# Required action:
Return every line below exactly, leaving nothing out.
----- Information supplied
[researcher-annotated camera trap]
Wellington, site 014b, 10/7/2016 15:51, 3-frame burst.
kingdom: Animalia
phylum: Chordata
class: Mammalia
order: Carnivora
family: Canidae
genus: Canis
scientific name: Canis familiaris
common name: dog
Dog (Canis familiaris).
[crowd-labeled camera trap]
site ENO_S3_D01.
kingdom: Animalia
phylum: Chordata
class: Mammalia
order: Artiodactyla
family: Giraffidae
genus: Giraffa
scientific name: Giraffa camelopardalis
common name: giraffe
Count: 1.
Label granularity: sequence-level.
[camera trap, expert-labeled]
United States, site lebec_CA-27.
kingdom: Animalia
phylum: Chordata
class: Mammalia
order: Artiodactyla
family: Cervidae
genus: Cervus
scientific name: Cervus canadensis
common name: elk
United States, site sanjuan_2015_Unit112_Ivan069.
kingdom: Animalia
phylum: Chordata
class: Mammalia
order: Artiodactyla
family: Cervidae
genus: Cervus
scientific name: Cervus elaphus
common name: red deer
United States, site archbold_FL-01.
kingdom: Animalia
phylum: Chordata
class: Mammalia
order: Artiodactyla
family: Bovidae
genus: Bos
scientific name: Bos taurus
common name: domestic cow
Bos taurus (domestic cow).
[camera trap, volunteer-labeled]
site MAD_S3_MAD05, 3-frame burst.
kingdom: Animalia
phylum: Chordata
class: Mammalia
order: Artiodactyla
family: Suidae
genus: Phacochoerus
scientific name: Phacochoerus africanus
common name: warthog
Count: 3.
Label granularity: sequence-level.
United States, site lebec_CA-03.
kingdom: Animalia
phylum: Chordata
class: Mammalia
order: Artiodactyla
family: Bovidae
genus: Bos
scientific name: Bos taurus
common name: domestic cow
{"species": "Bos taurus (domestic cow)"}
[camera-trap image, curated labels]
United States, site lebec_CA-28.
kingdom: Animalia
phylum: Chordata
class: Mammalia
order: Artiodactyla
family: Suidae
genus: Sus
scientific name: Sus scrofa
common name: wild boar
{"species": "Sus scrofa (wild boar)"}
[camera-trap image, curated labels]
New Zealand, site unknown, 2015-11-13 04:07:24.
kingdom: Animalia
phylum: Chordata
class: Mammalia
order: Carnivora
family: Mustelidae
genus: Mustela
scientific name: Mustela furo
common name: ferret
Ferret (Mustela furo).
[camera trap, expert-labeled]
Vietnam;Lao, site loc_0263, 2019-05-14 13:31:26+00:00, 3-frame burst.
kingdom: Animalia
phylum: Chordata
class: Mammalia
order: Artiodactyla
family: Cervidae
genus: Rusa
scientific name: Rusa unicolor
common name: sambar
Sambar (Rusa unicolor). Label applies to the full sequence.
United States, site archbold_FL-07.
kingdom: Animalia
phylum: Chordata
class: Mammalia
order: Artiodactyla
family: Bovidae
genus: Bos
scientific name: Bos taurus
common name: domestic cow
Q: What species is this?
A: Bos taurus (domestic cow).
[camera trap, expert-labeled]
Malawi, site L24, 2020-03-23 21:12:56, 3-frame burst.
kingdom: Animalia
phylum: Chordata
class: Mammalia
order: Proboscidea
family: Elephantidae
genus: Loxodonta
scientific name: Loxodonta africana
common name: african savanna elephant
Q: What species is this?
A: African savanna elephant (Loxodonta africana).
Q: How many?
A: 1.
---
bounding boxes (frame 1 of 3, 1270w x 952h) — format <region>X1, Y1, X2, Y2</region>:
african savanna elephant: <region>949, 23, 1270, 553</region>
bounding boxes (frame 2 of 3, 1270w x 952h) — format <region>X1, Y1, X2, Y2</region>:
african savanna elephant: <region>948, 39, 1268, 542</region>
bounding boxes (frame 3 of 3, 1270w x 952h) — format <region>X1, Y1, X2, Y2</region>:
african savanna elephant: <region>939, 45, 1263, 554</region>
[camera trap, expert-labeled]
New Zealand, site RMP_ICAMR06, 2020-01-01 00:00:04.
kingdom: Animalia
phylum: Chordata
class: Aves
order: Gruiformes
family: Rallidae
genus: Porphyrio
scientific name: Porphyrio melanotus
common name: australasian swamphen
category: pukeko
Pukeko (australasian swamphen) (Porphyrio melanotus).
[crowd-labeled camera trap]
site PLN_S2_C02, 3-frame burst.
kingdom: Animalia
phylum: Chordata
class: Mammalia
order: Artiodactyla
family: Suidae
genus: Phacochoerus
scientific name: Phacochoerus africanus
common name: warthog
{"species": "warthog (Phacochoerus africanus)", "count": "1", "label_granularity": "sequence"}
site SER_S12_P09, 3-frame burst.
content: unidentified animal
----------
# Answer to the exercise:
[researcher-annotated camera trap]
Wellington, site 014b, 10/7/2016 15:51, 3-frame burst.
kingdom: Animalia
phylum: Chordata
class: Mammalia
order: Carnivora
family: Canidae
genus: Canis
scientific name: Canis familiaris
common name: dog
Dog (Canis familiaris).
[crowd-labeled camera trap]
site ENO_S3_D01.
kingdom: Animalia
phylum: Chordata
class: Mammalia
order: Artiodactyla
family: Giraffidae
genus: Giraffa
scientific name: Giraffa camelopardalis
common name: giraffe
Count: 1.
Label granularity: sequence-level.
[camera trap, expert-labeled]
United States, site lebec_CA-27.
kingdom: Animalia
phylum: Chordata
class: Mammalia
order: Artiodactyla
family: Cervidae
genus: Cervus
scientific name: Cervus canadensis
common name: elk
United States, site sanjuan_2015_Unit112_Ivan069.
kingdom: Animalia
phylum: Chordata
class: Mammalia
order: Artiodactyla
family: Cervidae
genus: Cervus
scientific name: Cervus elaphus
common name: red deer
United States, site archbold_FL-01.
kingdom: Animalia
phylum: Chordata
class: Mammalia
order: Artiodactyla
family: Bovidae
genus: Bos
scientific name: Bos taurus
common name: domestic cow
Bos taurus (domestic cow).
[camera trap, volunteer-labeled]
site MAD_S3_MAD05, 3-frame burst.
kingdom: Animalia
phylum: Chordata
class: Mammalia
order: Artiodactyla
family: Suidae
genus: Phacochoerus
scientific name: Phacochoerus africanus
common name: warthog
Count: 3.
Label granularity: sequence-level.
United States, site lebec_CA-03.
kingdom: Animalia
phylum: Chordata
class: Mammalia
order: Artiodactyla
family: Bovidae
genus: Bos
scientific name: Bos taurus
common name: domestic cow
{"species": "Bos taurus (domestic cow)"}
[camera-trap image, curated labels]
United States, site lebec_CA-28.
kingdom: Animalia
phylum: Chordata
class: Mammalia
order: Artiodactyla
family: Suidae
genus: Sus
scientific name: Sus scrofa
common name: wild boar
{"species": "Sus scrofa (wild boar)"}
[camera-trap image, curated labels]
New Zealand, site unknown, 2015-11-13 04:07:24.
kingdom: Animalia
phylum: Chordata
class: Mammalia
order: Carnivora
family: Mustelidae
genus: Mustela
scientific name: Mustela furo
common name: ferret
Ferret (Mustela furo).
[camera trap, expert-labeled]
Vietnam;Lao, site loc_0263, 2019-05-14 13:31:26+00:00, 3-frame burst.
kingdom: Animalia
phylum: Chordata
class: Mammalia
order: Artiodactyla
family: Cervidae
genus: Rusa
scientific name: Rusa unicolor
common name: sambar
Sambar (Rusa unicolor). Label applies to the full sequence.
United States, site archbold_FL-07.
kingdom: Animalia
phylum: Chordata
class: Mammalia
order: Artiodactyla
family: Bovidae
genus: Bos
scientific name: Bos taurus
common name: domestic cow
Q: What species is this?
A: Bos taurus (domestic cow).
[camera trap, expert-labeled]
Malawi, site L24, 2020-03-23 21:12:56, 3-frame burst.
kingdom: Animalia
phylum: Chordata
class: Mammalia
order: Proboscidea
family: Elephantidae
genus: Loxodonta
scientific name: Loxodonta africana
common name: african savanna elephant
Q: What species is this?
A: African savanna elephant (Loxodonta africana).
Q: How many?
A: 1.
---
bounding boxes (frame 1 of 3, 1270w x 952h) — format <region>X1, Y1, X2, Y2</region>:
african savanna elephant: <region>949, 23, 1270, 553</region>
bounding boxes (frame 2 of 3, 1270w x 952h) — format <region>X1, Y1, X2, Y2</region>:
african savanna elephant: <region>948, 39, 1268, 542</region>
bounding boxes (frame 3 of 3, 1270w x 952h) — format <region>X1, Y1, X2, Y2</region>:
african savanna elephant: <region>939, 45, 1263, 554</region>
[camera trap, expert-labeled]
New Zealand, site RMP_ICAMR06, 2020-01-01 00:00:04.
kingdom: Animalia
phylum: Chordata
class: Aves
order: Gruiformes
family: Rallidae
genus: Porphyrio
scientific name: Porphyrio melanotus
common name: australasian swamphen
category: pukeko
Pukeko (australasian swamphen) (Porphyrio melanotus).
[crowd-labeled camera trap]
site PLN_S2_C02, 3-frame burst.
kingdom: Animalia
phylum: Chordata
class: Mammalia
order: Artiodactyla
family: Suidae
genus: Phacochoerus
scientific name: Phacochoerus africanus
common name: warthog
{"species": "warthog (Phacochoerus africanus)", "count": "1", "label_granularity": "sequence"}
site SER_S12_P09, 3-frame burst.
content: unidentified animal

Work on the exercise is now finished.